Our research is focused upon exploiting engineered antibody fragments to both detect and treat solid tumors. To accomplish this, we are using phage display and hybridoma technology to develop new antibodies specific for novel tumor antigens. Antibodies that successfully target tumors in vivo are employed either in an unconjugated form to directly inhibit tumor growth or used as vehicles for the delivery of cytotoxic agents that can kill the tumor cells or poistron-emitting radioisotopes to facilitate ImmunoPET tumor detection. We are also examining the impact of antibody affinity on tumor targeting and penetration and the use of heterodimeric constructs to enhance targeting specificity.
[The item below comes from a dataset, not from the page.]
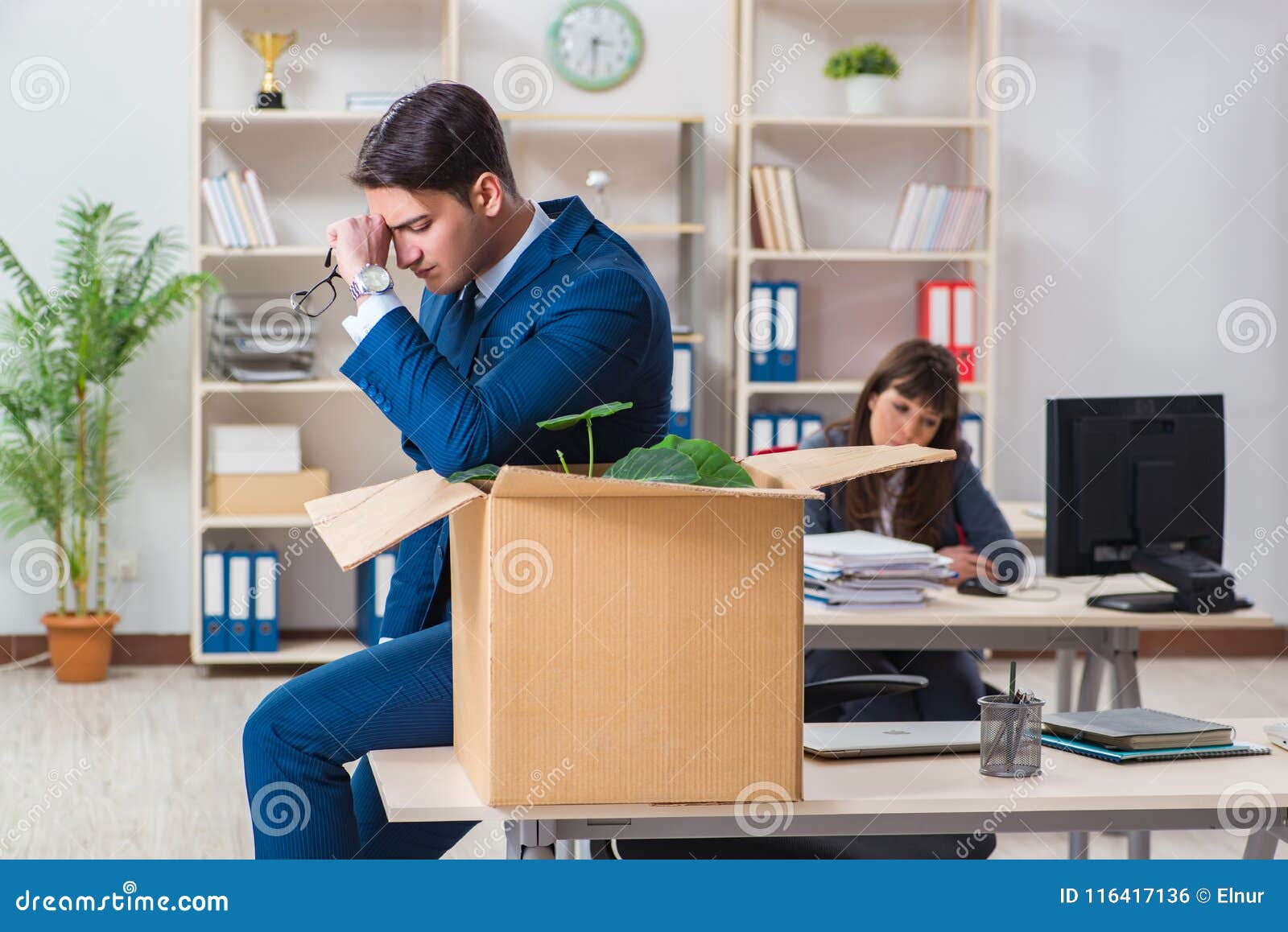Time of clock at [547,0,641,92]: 3:29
Antibodies that exhibit tumor specificity but do not directly inhibit tumor growth can be employed to deliver cytotoxic drugs, catalytic toxins or radioisotopes to tumor sites. We have employed dimeric single-chain Fv fragments, known as diabodies, to deliver alpha-emitting radioisotopes (e.g., Bi-213, At-211) and intermediate-lived beta emitting isotopes (e.g., Y-90 and I-131). In preclinical models, we have observed that an anti-HER2 diabody labeled with these radioisotopes can mediate significant delays in tumor growth. We are also examining the efficacy therapywith catalytic toxins, such as saporin, conjugated to antibodies that are specifically internalized into tumor cells.
The EGFR family of transmembrane proteins, composed of HER2 (HER2/neu or c-erbB-2), HER3 (c-erbB-3), HER4 (c-erbB-4) and EGFR has been identified as having an important role in many types of cancer. The members of this growth factor receptor family are overexpressed in a large variety of carcinomas. Antigen bridging is involved in most antibody-triggered signal transduction. However, naturally occurring antibodies can only bind to two identical epitopes, thus leading to the bridging of two identical molecules (e.g., two HER2). Since a major pathway in the signal transduction by elements of the EGFR family involves the heterodimerization of HER2 with HER3 or HER4, it follows that antibodies designed to stimulate or perturb this process should also be heterodimeric in nature. Accordingly, we have created and are evaluating scFv molecule heterodimers that target pairs of the members of the EGFR family.
While PET imaging with 18FDG is rapidly becoming commonplace in the diagnosis of patients with cancer, many types of tumors (e.g., Prostate cancer) are not FDG-avid. Recent efforts to develop antibody-based targeting strategies for PET isotopes have been limited due to the short physical half-life of the commonly available PET isotopes (e.g., F-18) and unacceptable retention of the radioisotopes (e.g., Cu-64 and I-124) in the kidneys and liver. To address this, we are employing engineered antibody fragments to deliver PET radioisotopes to tumors.
The Müllerian Inhibiting Substance Type II Receptor (MISIIR) plays a critical role in the regression of the female reproductive tract in males during fetal development. MISIIR is expressed on the surface of human ovarian cancer cells and these cells apoptose in response to treatment with the Müllerian inhibiting substance (MIS). We have produced recombinant MISIIR and have used it to isolate antibodies that specifically target this receptor. We are currently evaluating these antibodies for direct therapeutic potential and for their ability to selectively target cytotoxic agents to ovarian tumors.